### **The Role of Data Transformation in BI**
  - Data transformation is a critical process within the larger scope of **Business Intelligence (BI)** that involves converting raw data into a format that is suitable for various analytical purposes.
  - It is a key step in ensuring that data is in a usable state to enable informed decision-making.
  - In the realm of **BI**, where data-driven insights are paramount, the accuracy and format of the data can significantly impact the quality of the insights derived.
  - Effective data transformation strategies allow organizations to harness their data efficiently and reveal valuable patterns and trends that inform strategic business decisions.

### **Understanding Data Transformation**
Data Transformation includes a series of operations:

- **Encoding:** Converting categorical data into numerical format so that it can be used by machine learning algorithms.
- **Integration:** Combining data from disparate sources, aligning disparate data models into a coherent framework.
- **Aggregation:** Summarizing data for a higher-level view, which is crucial in BI for reporting and dashboarding.
- **Normalization/Standardization:** Scaling data to a small, specified range or standardizing features to have specific statistical properties.
- **Discretization:** Converting continuous data into discrete buckets or intervals, often for simplifying analysis.


### **Data Transformation and Business Intelligence**
In the context of BI, data transformation is not just a technical step; it's a business strategy:

### Alignment with Business Goals:
- Data transformation is purpose-driven, tailored to extract the most value out of data in light of specific **business goals**.
 - For instance, a retail company might focus on transforming sales data to analyze seasonal patterns, while a financial institution might prioritize transforming transaction data for fraud detection.
 - By aligning data transformation strategies with **business goals**, organizations can ensure that the resulting datasets are primed for generating actionable insights.

### **Enabling Data Visualization:**
0 Data visualization is a cornerstone of BI, providing a graphical representation of data to uncover hidden insights.

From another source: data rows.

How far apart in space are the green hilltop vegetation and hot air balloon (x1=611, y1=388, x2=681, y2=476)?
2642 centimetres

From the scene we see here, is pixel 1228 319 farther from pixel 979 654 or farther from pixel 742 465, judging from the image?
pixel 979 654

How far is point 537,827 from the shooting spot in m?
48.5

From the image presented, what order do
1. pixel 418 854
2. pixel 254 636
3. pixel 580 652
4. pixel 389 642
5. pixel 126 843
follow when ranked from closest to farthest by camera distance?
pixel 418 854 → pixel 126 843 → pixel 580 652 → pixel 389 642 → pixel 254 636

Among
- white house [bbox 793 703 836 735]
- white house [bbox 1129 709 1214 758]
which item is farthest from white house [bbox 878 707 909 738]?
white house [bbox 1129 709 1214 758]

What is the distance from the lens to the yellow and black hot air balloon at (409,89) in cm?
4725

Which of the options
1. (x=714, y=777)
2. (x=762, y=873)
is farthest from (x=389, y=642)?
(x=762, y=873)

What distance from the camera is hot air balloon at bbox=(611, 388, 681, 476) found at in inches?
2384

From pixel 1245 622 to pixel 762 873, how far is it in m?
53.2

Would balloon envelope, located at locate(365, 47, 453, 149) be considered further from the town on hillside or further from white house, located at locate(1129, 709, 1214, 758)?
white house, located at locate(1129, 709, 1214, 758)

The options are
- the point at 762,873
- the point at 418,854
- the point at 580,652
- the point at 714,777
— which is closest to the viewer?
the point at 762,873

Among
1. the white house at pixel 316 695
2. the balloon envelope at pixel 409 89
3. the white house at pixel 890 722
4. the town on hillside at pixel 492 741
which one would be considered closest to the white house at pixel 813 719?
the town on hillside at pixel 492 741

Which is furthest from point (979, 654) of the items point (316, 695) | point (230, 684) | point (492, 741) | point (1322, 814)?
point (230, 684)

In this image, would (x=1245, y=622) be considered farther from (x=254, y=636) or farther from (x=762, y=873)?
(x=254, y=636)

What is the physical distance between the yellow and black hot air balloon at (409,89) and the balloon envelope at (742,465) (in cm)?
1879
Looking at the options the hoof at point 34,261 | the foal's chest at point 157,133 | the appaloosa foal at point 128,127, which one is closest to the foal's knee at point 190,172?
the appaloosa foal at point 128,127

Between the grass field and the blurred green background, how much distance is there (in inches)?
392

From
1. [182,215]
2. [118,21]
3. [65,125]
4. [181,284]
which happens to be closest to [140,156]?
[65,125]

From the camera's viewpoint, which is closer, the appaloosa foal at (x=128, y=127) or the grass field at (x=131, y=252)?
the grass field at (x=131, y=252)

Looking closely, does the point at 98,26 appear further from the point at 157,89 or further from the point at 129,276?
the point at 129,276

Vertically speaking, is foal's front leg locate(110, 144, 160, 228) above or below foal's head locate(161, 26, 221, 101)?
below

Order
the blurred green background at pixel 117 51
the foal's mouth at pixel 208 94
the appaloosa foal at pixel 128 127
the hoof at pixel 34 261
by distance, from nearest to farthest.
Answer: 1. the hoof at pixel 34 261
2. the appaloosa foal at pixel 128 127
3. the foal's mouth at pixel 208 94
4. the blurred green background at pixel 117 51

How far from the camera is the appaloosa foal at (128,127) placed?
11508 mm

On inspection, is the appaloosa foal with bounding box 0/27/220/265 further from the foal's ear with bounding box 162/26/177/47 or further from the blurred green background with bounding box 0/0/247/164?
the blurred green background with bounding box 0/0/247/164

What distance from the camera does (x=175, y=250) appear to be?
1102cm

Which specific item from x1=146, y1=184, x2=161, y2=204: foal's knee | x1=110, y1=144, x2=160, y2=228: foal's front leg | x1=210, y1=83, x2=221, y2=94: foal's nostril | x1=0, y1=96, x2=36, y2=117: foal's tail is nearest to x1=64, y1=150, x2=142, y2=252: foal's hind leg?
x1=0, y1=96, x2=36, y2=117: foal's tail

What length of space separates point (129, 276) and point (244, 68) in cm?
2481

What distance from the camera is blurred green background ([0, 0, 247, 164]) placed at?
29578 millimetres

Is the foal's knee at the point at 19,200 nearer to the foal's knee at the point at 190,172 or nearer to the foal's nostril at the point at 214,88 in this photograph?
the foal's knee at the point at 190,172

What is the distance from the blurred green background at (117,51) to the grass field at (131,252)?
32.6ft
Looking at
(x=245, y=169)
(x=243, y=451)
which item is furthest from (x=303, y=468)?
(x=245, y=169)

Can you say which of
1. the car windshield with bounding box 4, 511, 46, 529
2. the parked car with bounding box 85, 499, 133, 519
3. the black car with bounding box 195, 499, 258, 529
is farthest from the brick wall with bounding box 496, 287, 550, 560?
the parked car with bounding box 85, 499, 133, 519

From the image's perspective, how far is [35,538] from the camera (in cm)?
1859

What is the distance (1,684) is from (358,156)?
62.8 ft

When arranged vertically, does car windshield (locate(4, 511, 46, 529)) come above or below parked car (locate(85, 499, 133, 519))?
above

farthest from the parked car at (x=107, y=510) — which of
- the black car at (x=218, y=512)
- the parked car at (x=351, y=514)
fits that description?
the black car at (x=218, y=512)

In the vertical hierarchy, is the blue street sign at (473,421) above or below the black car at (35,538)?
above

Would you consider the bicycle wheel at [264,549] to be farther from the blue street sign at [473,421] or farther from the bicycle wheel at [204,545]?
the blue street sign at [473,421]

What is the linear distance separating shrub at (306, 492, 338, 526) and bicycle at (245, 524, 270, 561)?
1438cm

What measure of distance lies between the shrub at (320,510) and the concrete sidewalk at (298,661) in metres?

Effective data transformation facilitates the creation of dashboards, charts, and reports that are not only visually appealing but also meaningful. For example, transforming time-stamped data into a format that can be aggregated by month allows for trend analysis over time, which is a common requirement in BI dashboards.

### **Supporting Data Analysis:**
- Data transformation lays the groundwork for various analytical approaches. Descriptive analytics might require data aggregation and summarization, while predictive analytics could necessitate more complex transformations like feature engineering or normalization. The transformation process ensures that the data fed into analytical models is structured and clean, thereby enhancing the reliability of the model's predictions and recommendations.

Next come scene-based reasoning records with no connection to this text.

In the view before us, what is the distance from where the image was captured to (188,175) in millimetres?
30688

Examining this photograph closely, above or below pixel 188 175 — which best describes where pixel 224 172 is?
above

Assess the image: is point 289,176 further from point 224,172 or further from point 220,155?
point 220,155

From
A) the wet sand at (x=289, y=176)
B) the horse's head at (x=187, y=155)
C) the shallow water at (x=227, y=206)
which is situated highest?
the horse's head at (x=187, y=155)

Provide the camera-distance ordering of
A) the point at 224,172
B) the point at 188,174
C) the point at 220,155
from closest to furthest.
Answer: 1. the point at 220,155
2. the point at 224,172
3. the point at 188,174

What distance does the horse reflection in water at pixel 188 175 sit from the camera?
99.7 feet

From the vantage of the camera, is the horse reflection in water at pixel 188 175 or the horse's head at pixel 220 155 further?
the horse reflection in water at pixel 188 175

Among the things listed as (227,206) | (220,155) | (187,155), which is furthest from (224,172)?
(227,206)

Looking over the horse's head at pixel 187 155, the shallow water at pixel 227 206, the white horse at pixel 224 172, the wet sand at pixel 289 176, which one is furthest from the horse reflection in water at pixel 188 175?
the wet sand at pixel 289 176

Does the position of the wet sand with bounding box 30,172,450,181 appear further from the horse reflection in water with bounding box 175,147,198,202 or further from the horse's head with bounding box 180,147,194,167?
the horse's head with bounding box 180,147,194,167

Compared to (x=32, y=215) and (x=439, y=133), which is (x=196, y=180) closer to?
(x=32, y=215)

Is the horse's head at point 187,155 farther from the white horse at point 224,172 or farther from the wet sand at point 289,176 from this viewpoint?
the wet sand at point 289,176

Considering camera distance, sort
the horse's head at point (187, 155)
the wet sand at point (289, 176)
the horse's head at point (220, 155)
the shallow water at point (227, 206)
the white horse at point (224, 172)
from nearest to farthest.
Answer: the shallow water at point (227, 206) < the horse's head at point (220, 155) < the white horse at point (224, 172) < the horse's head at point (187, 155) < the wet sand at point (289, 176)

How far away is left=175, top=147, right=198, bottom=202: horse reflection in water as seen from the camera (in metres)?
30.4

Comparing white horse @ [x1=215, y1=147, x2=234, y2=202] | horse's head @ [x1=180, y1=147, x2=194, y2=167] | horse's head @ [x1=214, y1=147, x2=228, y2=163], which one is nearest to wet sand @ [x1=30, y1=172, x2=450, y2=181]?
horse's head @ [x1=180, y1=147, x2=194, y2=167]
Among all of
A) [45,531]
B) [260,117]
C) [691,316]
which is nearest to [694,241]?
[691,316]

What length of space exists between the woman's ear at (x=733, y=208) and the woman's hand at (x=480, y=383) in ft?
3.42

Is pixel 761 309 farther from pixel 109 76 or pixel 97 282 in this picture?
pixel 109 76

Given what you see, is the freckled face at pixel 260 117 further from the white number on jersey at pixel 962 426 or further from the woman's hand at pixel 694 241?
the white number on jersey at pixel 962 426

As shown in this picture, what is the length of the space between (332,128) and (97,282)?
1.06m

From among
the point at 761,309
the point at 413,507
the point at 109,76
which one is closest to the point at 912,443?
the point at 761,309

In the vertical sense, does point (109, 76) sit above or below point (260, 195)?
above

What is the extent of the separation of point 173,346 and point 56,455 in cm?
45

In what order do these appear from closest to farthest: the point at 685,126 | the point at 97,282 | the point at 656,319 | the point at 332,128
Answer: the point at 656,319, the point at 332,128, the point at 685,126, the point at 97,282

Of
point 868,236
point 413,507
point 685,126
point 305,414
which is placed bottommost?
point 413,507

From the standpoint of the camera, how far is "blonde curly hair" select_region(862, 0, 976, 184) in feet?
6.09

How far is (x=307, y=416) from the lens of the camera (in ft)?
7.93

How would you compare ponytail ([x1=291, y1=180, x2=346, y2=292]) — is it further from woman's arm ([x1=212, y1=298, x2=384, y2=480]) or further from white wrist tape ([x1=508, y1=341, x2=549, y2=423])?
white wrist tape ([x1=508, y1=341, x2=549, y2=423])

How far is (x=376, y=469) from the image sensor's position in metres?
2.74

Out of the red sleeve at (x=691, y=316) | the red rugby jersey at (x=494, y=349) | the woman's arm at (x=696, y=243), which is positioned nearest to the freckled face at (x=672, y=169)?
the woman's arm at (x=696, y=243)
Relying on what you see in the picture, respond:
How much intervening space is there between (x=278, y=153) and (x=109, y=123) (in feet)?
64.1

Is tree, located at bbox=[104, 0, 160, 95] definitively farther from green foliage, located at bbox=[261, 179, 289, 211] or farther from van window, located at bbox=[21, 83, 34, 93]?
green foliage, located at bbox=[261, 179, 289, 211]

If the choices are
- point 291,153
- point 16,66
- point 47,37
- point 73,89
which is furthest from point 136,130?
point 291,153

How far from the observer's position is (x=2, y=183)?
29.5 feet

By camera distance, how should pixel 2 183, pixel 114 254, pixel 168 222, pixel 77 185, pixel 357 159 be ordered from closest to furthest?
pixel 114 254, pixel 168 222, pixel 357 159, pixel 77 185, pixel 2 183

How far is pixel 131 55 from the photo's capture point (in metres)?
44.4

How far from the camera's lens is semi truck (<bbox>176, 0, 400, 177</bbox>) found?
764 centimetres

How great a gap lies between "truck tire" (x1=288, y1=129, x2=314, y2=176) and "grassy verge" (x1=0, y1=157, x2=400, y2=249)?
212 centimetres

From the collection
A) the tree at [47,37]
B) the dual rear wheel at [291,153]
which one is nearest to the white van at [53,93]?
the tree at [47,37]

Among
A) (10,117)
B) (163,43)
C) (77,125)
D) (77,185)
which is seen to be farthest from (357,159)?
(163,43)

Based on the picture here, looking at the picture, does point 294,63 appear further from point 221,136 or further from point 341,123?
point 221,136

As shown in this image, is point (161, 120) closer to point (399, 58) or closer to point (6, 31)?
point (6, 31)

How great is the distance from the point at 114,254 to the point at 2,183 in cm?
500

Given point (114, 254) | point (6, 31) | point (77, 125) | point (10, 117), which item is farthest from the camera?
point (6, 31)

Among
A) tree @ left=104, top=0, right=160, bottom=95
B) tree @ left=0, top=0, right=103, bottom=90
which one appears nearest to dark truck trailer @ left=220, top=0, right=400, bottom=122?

### **Data Quality Assurance:**
- Ensuring data quality is a pivotal aspect of data transformation. This process involves validating the accuracy, completeness, and consistency of the data. High-quality data is a prerequisite for trustworthy BI insights. Data transformation strategies often include the identification and correction of errors, filling in missing values, and resolving inconsistencies, which significantly improve the overall quality of the data.

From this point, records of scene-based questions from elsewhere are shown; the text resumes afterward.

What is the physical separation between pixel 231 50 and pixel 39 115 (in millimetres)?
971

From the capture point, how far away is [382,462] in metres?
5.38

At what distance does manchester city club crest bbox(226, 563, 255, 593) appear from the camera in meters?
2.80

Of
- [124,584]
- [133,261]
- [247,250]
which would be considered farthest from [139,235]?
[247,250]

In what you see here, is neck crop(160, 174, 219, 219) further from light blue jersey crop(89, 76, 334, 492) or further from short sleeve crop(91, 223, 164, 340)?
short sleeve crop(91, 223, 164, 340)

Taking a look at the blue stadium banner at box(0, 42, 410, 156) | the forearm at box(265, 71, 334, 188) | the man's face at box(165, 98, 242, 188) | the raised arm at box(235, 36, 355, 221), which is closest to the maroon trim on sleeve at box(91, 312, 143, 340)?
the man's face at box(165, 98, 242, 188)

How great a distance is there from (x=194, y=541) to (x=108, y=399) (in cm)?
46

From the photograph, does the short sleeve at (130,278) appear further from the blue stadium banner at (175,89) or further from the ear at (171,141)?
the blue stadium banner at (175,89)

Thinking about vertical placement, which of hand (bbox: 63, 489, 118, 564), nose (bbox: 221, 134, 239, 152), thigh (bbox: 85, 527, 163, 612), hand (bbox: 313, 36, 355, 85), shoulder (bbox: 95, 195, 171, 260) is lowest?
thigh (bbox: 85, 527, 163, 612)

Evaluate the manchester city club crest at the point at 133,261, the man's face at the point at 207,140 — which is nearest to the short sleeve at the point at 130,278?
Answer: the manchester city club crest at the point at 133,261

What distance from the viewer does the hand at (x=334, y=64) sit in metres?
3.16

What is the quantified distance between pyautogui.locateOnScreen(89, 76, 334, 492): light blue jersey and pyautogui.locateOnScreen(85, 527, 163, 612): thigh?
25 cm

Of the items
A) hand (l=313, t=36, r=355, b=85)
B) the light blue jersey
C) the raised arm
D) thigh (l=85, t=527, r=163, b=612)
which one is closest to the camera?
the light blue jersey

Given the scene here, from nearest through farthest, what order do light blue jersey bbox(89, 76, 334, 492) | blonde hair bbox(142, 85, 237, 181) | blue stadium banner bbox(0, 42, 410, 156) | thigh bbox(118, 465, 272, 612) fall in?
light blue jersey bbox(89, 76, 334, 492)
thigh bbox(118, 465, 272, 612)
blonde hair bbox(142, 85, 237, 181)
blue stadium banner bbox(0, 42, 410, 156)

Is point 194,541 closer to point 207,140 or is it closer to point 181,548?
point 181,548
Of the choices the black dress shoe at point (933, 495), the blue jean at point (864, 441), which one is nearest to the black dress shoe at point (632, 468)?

### **Preparing for Data Transformation**
Before diving into the practical steps of data transformation, it's essential to understand the nature of the source data and the desired outcome:

- **Assessing Data Sources:** Data can come from various sources - databases, CSV files, APIs, etc., and each may require different transformation techniques.
- **Defining Transformation Logic:** Decisions on how to transform data should be driven by the logic that aligns with business analysis needs.
- **Choosing the Right Tools:** Various tools can be used for data transformation in BI, including SQL, Python, ETL tools, and BI platforms.


## **From Database Files into Pandas for BI Analysis**

#### Introduction
In Business Intelligence (BI) and data analytics, data often resides in relational databases. Analysts frequently need to extract this data for preprocessing and transformation tasks. Python, with its **Pandas** library and **SQLite** support, offers a seamless workflow for loading data from .db files (SQLite databases) into Pandas **DataFrames**. This process is crucial for analysts who need to manipulate and analyze data using Python's rich ecosystem of data science tools.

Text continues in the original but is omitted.